This debate broke out before a wider church audience in 2017 when Venema and theologian Scot McKnight co-wrote Adam and the Genome. They sought to take these arguments to the masses. BioLogos heavily promoted the book, which argued that Adam and Eve are decisively refuted by the data — so much so that the case for rejecting the traditional doctrine is as scientifically strong as the heliocentric model of the solar system:

The sun is at the center of our solar system, humans evolved, and we evolved as a population.

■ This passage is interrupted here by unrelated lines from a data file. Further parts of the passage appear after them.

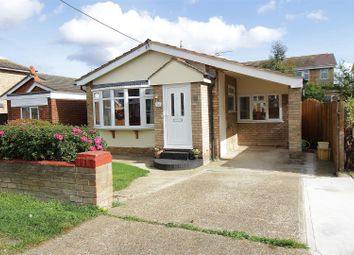 Thumbnail 2 bed detached bungalow for sale in Borrett Avenue, Canvey Island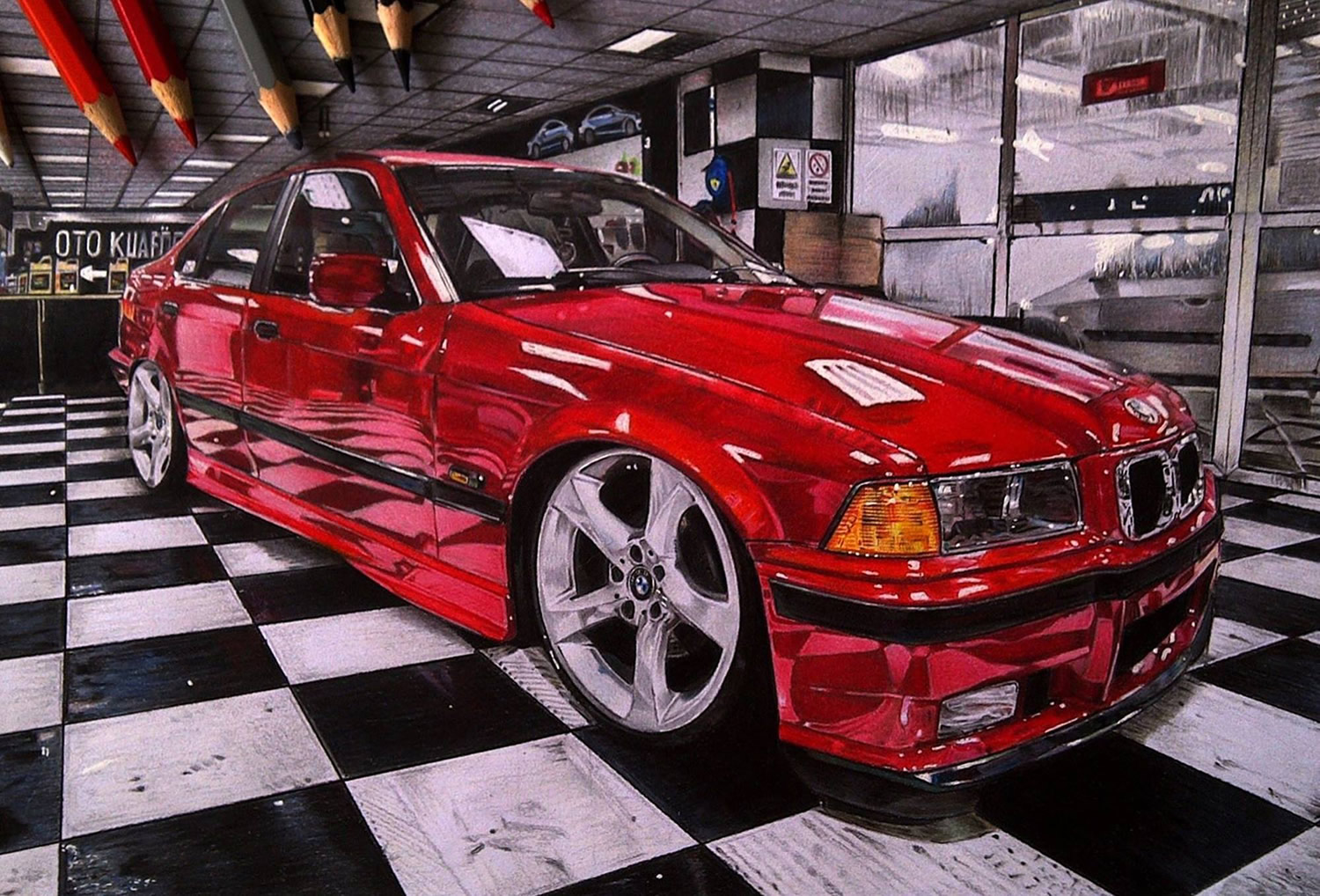 red car on checkered floor, drawing by dogukan ulas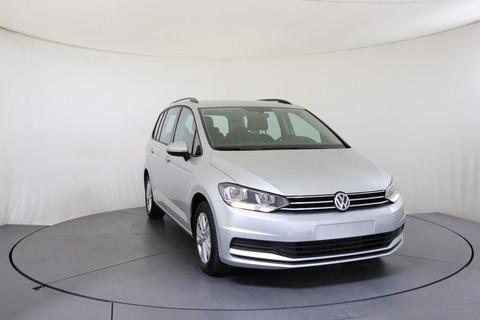 Volkswagen Touran 1.5 TSI Comfortline 110kW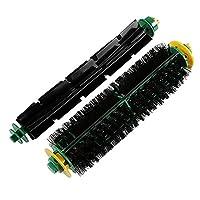 Perfk IRobot Roomba 500用 交換用 真空部品 バキュームブラシ ビーターブラシ ダスト 効果的 除去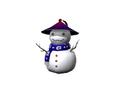 Snowman 10 (DWO)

Put most simply, DNA evidence indicates that humans descend from a large population because we, as a species, are so genetically diverse in the present day that a large ancestral population is needed to transmit that diversity to us. To date, every genetic analysis estimating ancestral population sizes has agreed that we descend from a population of thousands, not a single ancestral couple.4

By implication, if you doubt Venema’s and BioLogos’s conclusions on this, you’re as ignorant and backward as a geocentrist. Venema continued in the book by claiming that there is no one in the intelligent design camp capable of properly evaluating the data on Adam and Eve:

[T]here does not appear to be anyone in the antievolutionary camp at present with the necessary training to properly understand the evidence, much less offer a compelling case against it.5

Venema was wrong on multiple counts. Not only were there scientists in the ID camp capable of evaluating these arguments, but they were capable of showing that, despite Venema’s claims of heliocentric-level certainty, it was indeed possible to explain modern-day human genetic diversity as arising from an initial pair of individuals. 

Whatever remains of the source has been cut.